From the relationship between Truman-the-President and Hoover-the-former-President the story of the Club began. Over the next fifty years the Club’s membership and activities twist and turn, sometimes close and robust, sometimes distant and mild. The nature of party affiliation didn’t determine the status of the Club’s inner workings. Democrat and Republican Presidents alike crossed lines to form effective friendships and achieve important results. Differences in where they grew up, their dominant career outside politics, and socio-economic background didn’t prove a problem either. The theme, one especially heartening in a political environment that we’re told is poisonous, is one of surprising harmony and partnership.
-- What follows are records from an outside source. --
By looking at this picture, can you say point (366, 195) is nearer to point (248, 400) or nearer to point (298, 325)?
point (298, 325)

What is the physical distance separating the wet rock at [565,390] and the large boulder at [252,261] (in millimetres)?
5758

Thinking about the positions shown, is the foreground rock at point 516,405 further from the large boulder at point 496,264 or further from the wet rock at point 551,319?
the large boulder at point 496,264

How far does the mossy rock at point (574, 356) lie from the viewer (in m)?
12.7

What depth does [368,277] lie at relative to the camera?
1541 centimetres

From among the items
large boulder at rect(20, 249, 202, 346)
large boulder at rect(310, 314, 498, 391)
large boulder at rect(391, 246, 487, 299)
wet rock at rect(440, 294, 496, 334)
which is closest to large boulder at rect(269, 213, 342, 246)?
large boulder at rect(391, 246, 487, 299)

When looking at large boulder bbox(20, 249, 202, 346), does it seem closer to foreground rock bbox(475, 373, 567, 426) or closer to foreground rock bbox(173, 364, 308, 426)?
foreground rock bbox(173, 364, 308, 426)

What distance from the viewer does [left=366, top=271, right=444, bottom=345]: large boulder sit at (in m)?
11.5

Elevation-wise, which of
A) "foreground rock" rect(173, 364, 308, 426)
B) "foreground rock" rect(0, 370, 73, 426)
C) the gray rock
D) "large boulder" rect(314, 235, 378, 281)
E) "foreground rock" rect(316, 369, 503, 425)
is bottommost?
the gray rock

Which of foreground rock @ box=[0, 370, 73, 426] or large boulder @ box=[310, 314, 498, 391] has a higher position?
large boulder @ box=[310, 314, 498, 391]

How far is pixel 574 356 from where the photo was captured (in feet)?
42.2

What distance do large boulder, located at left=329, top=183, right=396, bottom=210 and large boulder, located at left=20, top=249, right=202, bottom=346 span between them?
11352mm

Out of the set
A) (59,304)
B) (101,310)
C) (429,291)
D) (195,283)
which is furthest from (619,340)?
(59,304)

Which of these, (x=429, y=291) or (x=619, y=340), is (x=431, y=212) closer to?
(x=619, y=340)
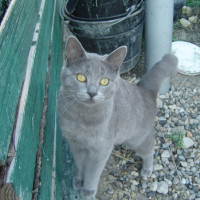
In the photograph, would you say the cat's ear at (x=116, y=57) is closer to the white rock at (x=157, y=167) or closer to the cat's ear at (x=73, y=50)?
the cat's ear at (x=73, y=50)

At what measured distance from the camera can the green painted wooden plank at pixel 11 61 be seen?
0.77 metres

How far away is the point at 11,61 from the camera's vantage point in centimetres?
89

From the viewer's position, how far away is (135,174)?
6.39 feet

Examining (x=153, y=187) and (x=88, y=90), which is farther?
(x=153, y=187)

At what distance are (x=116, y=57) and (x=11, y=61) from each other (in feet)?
1.95

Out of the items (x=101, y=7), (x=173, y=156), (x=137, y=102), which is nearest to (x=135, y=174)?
(x=173, y=156)

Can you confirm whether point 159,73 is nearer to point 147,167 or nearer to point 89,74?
point 89,74

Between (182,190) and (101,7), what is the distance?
5.75 ft

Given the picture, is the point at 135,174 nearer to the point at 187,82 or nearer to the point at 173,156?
the point at 173,156

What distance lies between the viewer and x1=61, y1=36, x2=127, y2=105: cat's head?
3.96 ft

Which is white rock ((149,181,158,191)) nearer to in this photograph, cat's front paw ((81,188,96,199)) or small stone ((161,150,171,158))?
small stone ((161,150,171,158))

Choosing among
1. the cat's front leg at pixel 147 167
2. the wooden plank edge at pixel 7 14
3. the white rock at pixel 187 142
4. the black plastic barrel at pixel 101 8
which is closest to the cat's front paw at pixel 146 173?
the cat's front leg at pixel 147 167

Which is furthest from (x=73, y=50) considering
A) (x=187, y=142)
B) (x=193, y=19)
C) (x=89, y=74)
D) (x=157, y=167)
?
(x=193, y=19)

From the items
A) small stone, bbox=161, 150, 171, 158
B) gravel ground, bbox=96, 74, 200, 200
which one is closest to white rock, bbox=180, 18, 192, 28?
gravel ground, bbox=96, 74, 200, 200
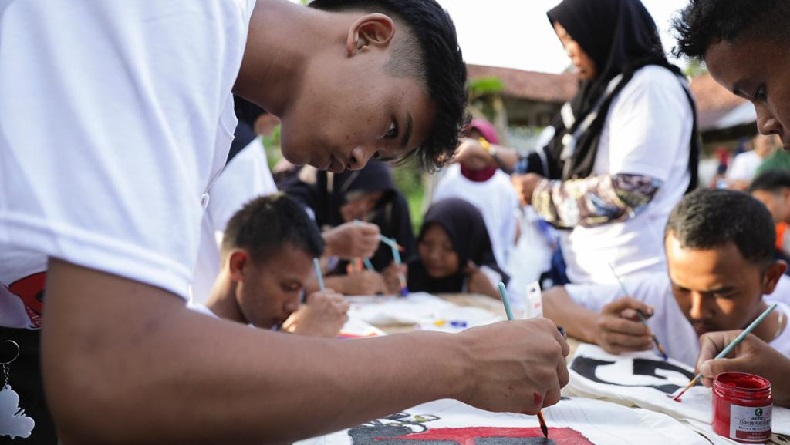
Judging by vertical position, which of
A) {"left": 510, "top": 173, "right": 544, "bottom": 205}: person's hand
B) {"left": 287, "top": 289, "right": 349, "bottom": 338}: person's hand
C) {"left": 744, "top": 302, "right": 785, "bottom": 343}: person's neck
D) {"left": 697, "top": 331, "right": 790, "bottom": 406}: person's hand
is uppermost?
{"left": 697, "top": 331, "right": 790, "bottom": 406}: person's hand

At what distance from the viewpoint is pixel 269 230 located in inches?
75.0

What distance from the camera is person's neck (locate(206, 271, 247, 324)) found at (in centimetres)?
184

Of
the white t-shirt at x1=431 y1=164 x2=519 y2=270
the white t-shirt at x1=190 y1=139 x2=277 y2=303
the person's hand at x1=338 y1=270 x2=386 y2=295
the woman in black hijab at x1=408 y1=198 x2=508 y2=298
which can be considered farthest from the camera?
the white t-shirt at x1=431 y1=164 x2=519 y2=270

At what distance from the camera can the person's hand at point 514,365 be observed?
0.72 metres

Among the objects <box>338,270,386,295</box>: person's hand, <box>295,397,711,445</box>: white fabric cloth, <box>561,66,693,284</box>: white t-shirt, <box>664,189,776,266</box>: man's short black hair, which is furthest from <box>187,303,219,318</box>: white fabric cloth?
<box>338,270,386,295</box>: person's hand

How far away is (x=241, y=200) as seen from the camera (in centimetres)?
207

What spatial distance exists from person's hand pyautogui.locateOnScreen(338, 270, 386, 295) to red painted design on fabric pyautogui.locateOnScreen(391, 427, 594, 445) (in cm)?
177

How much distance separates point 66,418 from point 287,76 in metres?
0.47

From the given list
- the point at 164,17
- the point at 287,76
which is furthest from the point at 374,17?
the point at 164,17

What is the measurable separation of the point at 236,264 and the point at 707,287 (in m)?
1.20

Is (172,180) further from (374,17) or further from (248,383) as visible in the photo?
(374,17)

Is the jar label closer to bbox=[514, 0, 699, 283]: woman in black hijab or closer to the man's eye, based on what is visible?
the man's eye

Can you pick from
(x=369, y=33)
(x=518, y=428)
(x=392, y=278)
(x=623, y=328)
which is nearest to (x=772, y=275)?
(x=623, y=328)

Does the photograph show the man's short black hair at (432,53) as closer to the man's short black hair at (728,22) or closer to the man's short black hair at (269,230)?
the man's short black hair at (728,22)
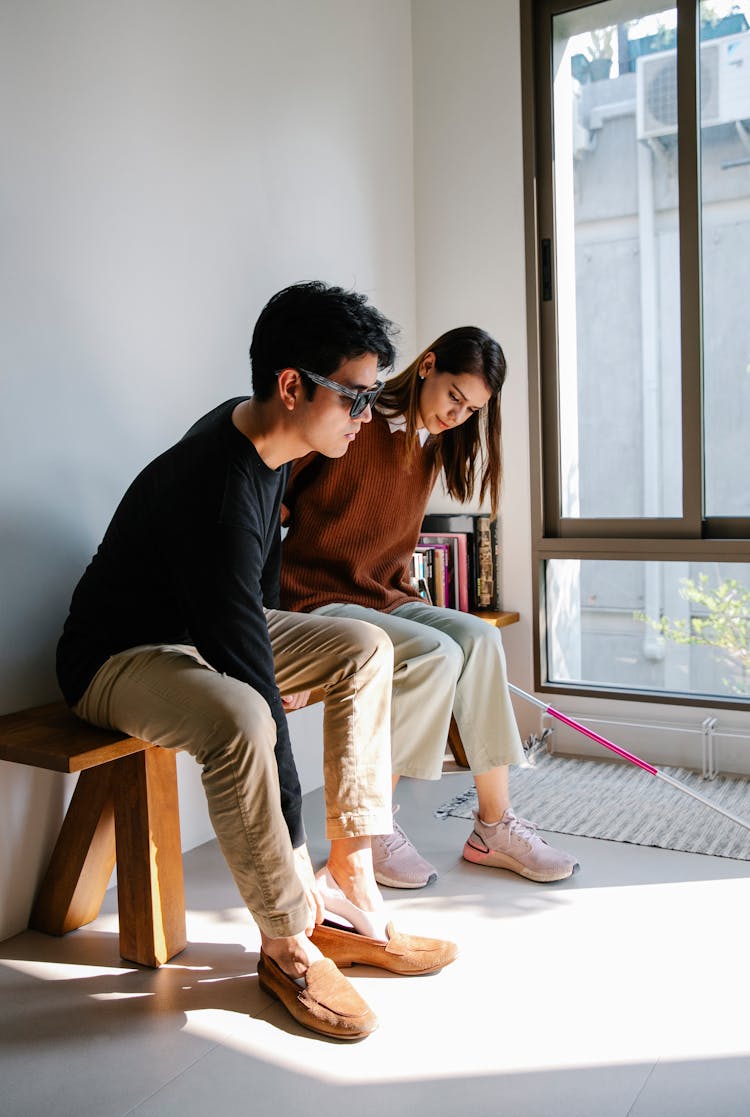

The book captured and held my attention, as I think it likely will do for you if you’re interested in national politics and the presidency. Gibbs and Duffy roll out story after story, arranged chronologically, to carry the reader along from 1948 to 2008. For me, these stories are the engine, the reason I consistently told my wife that “this is a really good book.”

Permit me to reference some that stand out. Truman and Hoover labored on major governmental reforms and urged Congress to enact them. After he left the Presidency, Eisenhower provided a stream of advice to President Lyndon Johnson, who valued the counsel in his struggles as commander-in-chief during the Vietnam War. Richard Nixon acted as a one-man institution on foreign policy, particularly involving the Soviet Union. Ronald Reagan, George H.W. Bush, and Bill Clinton welcomed his input. George H.W. Bush and George Bush forged a meaningful and personal relationship with Bill Clinton during the latter’s years in the White House. Clinton, in turn, reached out to Gerald Ford and developed such an appreciation for the ex-college football player that he spent time privately at Ford’s burial site. And so it goes.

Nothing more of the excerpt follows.